### Action item:
Copy each line of the material below without changing a character, and leave the pictures out of your answer.

### Entries supplied:
+++++

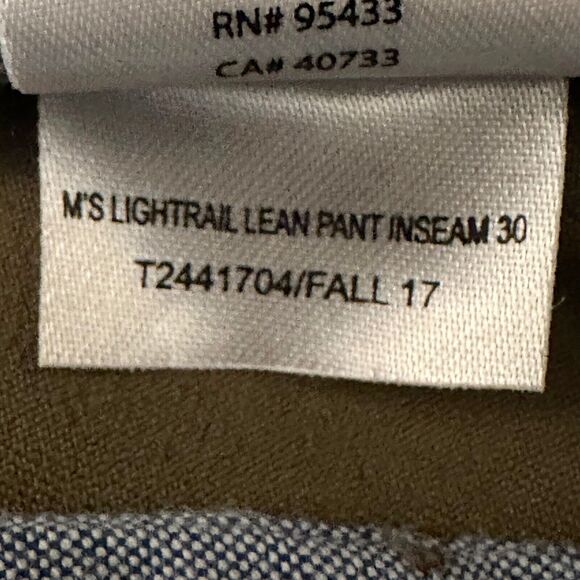 Toad & Co Lightrail Lean Pants Men Size 34x29 Brown Slim Fit Chino - Picture 8 of 10
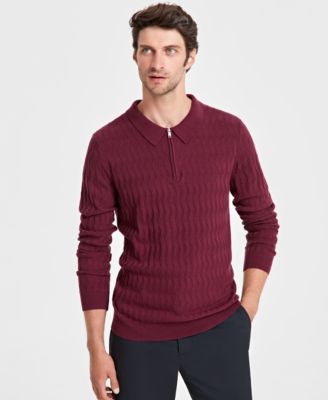 Alfani - Men's Textured Sweater, Created for Macy's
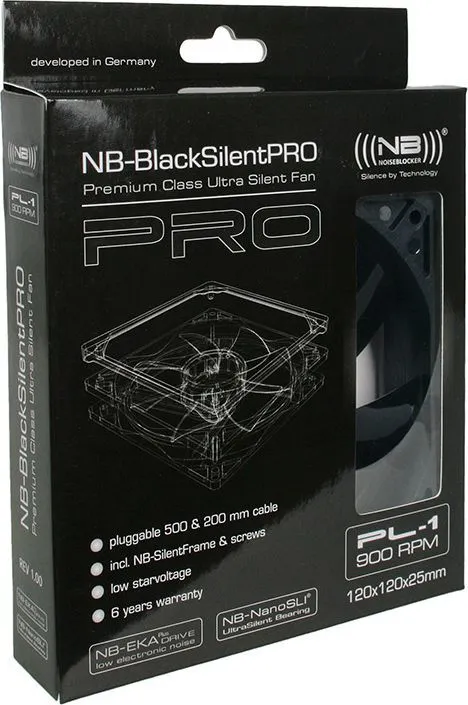 Ftohës Noiseblocker BlackSilent Pro PL1, 120 mm - 4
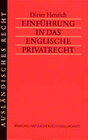 Buchcover Einführung in das englische Privatrecht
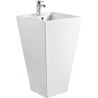 Mexen Pia lavabo autoportante 47 x 47 cm, bianco - 26104700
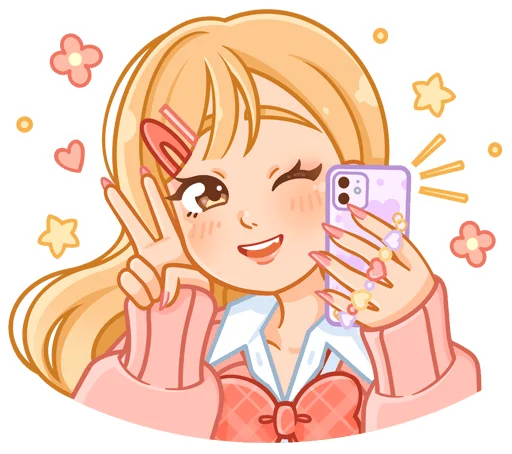 📸 Стикер «Момо без надписей» для Telegram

+++++

### Response for this exercise:
 Toad & Co Lightrail Lean Pants Men Size 34x29 Brown Slim Fit Chino - Picture 8 of 10
 Alfani - Men's Textured Sweater, Created for Macy's
 Ftohës Noiseblocker BlackSilent Pro PL1, 120 mm - 4
 Buchcover Einführung in das englische Privatrecht
 Mexen Pia lavabo autoportante 47 x 47 cm, bianco - 26104700
 📸 Стикер «Момо без надписей» для Telegram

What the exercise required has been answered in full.